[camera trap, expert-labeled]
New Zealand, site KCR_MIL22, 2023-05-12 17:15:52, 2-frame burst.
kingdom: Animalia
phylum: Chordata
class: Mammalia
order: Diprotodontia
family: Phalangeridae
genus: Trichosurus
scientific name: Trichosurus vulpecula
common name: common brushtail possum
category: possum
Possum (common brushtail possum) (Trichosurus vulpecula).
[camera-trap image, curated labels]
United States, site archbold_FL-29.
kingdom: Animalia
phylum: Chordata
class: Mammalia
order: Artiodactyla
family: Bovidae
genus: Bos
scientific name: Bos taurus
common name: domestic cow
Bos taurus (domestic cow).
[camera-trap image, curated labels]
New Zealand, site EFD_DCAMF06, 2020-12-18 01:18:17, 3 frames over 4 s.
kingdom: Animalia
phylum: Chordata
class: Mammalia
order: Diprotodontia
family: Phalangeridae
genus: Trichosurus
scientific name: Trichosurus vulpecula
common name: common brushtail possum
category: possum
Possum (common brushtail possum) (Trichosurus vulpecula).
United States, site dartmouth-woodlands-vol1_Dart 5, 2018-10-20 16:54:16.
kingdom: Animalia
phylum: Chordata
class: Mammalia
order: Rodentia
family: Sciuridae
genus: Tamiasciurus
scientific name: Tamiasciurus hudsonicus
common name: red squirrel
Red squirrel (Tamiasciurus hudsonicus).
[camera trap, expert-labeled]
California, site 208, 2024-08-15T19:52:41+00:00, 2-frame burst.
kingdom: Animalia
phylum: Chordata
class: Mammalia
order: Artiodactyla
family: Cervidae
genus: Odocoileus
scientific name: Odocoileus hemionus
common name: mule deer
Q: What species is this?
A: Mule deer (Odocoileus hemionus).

:::::

Problem details -> A single figure is the answer: the number of lines in the listing where "States" occurs.

Task output -> 2